16 EYLÜL 1920 PERŞEMBE
Mustafa
Kemal, memleketteki gizli Bolşevik faaliyetleri hakkında Batı Cephesi Komutanı
Ali Fuat Paşa’ya bir telgraf gönderir:
“...Kayıtsız
şartsız Rus bağımlılığı demek olan içerdeki komünizm örgütü, gaye itibariyle
tamamen bizim aleyhimizdedir. Gizli komünizm örgütünü her surette durdurmak ve
uzaklaştırmak mecburiyetindeyiz. ...Kendi arzularını kolaylıkla destekletmek isteyen
birtakım kimseler, hilekârane bir surette komünizm vesaire örgütüne taraftar
olduğumu daima yayıyorlar; fakat yanlıştır!”. (a)

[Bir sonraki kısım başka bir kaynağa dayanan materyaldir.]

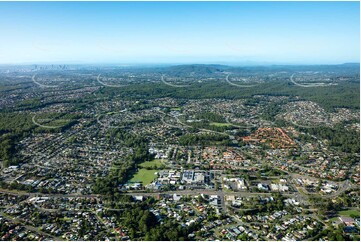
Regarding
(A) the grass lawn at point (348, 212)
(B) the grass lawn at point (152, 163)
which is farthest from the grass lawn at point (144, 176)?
(A) the grass lawn at point (348, 212)

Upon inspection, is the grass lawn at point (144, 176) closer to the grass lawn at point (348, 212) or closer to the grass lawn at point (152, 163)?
the grass lawn at point (152, 163)

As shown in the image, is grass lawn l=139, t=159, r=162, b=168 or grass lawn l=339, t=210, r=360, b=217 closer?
grass lawn l=339, t=210, r=360, b=217

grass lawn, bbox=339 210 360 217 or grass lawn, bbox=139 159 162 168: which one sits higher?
grass lawn, bbox=139 159 162 168

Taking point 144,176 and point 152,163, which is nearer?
point 144,176

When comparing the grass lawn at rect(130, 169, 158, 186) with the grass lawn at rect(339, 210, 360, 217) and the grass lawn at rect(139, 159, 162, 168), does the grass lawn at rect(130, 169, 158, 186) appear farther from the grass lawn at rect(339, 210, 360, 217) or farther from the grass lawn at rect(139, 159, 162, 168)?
the grass lawn at rect(339, 210, 360, 217)

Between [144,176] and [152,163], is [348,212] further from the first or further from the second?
[152,163]

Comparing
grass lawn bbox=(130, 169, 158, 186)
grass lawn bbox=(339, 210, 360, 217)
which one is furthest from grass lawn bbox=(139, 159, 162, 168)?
grass lawn bbox=(339, 210, 360, 217)

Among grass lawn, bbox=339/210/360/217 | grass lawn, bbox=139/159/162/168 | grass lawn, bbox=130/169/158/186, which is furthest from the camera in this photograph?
grass lawn, bbox=139/159/162/168

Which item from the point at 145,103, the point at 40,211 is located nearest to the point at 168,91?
the point at 145,103

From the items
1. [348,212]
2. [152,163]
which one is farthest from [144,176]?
[348,212]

Ankara Hükümeti, bir kararname ile, Viranşehir’de Milli Aşireti tarafından mal ve eşyaları zorla alınan memur ve subaylara ikişer maaş avans verilmesini kararlaştırır.
(a)
Moskova’daki
murahhas heyetinden gelen rapor, komunist faaliyeti, Doğu Cephesi
(16.
IX. 1920)
Garp
Cephesi Kumandanı Ali Fuat Paşa Hazretlerine
C:
14 Eylül 336 tarih ve 1347 numara:
1- Moskova‘daki heyeti murahhasamızdan gelen 13 Ağustos tarihli ilk raporlarda Lenin ve Çiçerinle müteaddit mülakatlardan bizim mesai ve mücedelâtımıza teveccühten ve esliha ve malzeme hususunda muavenetten bahsolunmuştur. Anlaşıldığına göre Bolşeviklerin harekât plânı evvelemirde Lehistan‘ı mağlûp ve sonra Kırımda bulunan Varangeli imha etmek esasına müstenitmiş ve herhalde o zamana kadar şarkta harekâtı umumiyeye girişmek mukarrer değilmiş. Ermenilere memleketimizden arazi ilhakı lüzumundan bahsolunmuştur. Heyetimiz Rusların malzemece fakir ve işi müzakeratla uzatmaya mütemayil olduğunu zikretmekle beraber, bizimle ittifakı tamme akdedemeyeceklerine dair henüz kat‘i delil karşısında bulunmadıklarını bildirmişler ve bir taraftan para, silâh ve cephanenin sevkolunması için uzun müddet imkân aranılarak nihayet bahren dahi nakliyata mübaşeret edileceğini ilâve etmişlerdir. Ermenistan‘la 10 Ağustosta yaptıkları müsalâhanamede (ġahtahtı-Culfa) şimendifer hattını Ermenilere terketmişler ve Azerbaycan‘ın ve bizim heyetimizin protestolarına karşı yanlış olduğunu şifahen ifade ederek kararlarında henüz tebeddülat yapmamışlardır.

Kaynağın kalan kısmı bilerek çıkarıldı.